» Task instructions:
1. In the thread on organizing the forum comps, retype the passage that begins at the words "## gsingh (Aug" and ends after "Cubes (Aug 12, 2022)".
2. According to the forum comps thread, who does Luke Solves Cubes think should start the process of getting a competition included in the SFCA?

» Document segment:
+ + +

# Organizing the Forum Comps



## gsingh (Aug 12, 2022)

So, the SFCA didn't really work out. 
Most people thought it was a good idea, but was executed poorly.
So, please use this thread to give us advise on how to make it better. 
For example, should we add a mod/admin to the team?
Thanks.


----------



## Luke Solves Cubes (Aug 12, 2022)

I think we should add a mod or admin to make it more official. Also I think people should tell us that they want their competition to be included in the SFCA, not the SFCA asking them.


(Overall, I think that the SFCA was a great decision, just needed to be executed better.)


----------



## Eli Apperson (Aug 12, 2022)

gsingh said:


> So, the SFCA didn't really work out.
> Most people thought it was a good idea, but was executed poorly.
> So, please use this thread to give us advise on how to make it better.
> For example, should we add a mod/admin to the team?
> Thanks.


I don't think there needs to be a team at all. Unless someone is offering prize money, these comps are just for fun, you don't need to add a bunch of rules or regulations. That's my take anyway.


----------



## Clock_Enthusiast (Aug 12, 2022)

Eli Apperson said:


> I don't think there needs to be a team at all. Unless someone is offering prize money, these comps are just for fun, you don't need to add a bunch of rules or regulations. That's my take anyway.

+ + +

» Data provided:
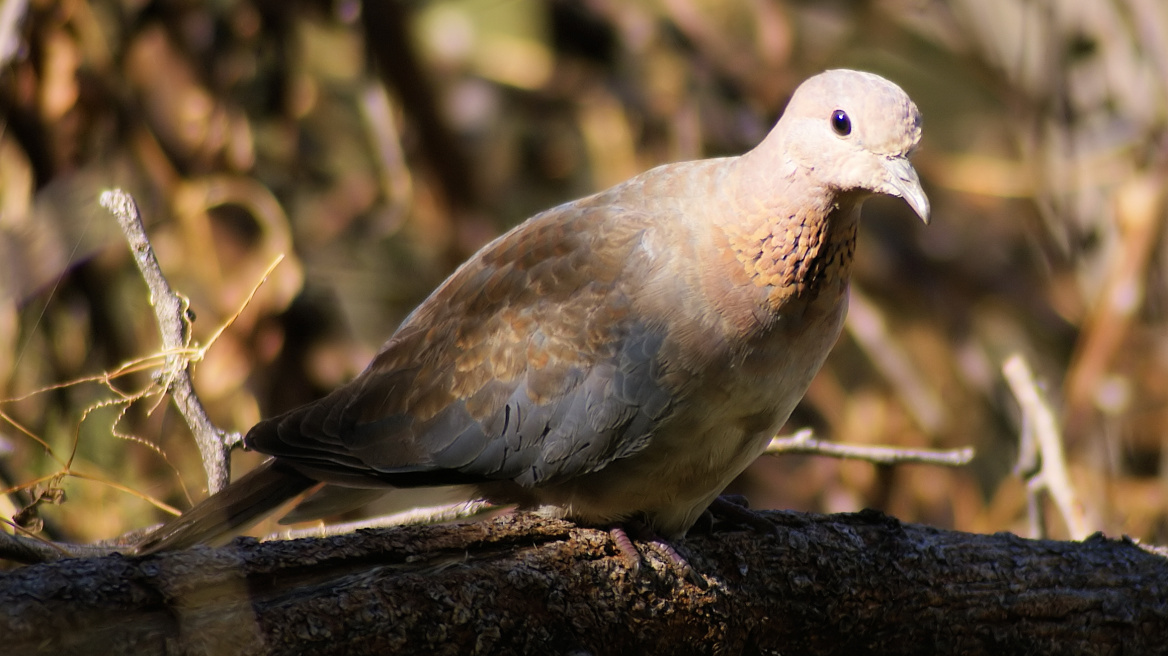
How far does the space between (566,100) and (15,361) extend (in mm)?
2622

+ + +

» Answers given:
1.
## gsingh (Aug 12, 2022)

So, the SFCA didn't really work out. 
Most people thought it was a good idea, but was executed poorly.
So, please use this thread to give us advise on how to make it better. 
For example, should we add a mod/admin to the team?
Thanks.


----------



## Luke Solves Cubes (Aug 12, 2022)

2. People should tell the SFCA that they want their competition included, rather than the SFCA asking them.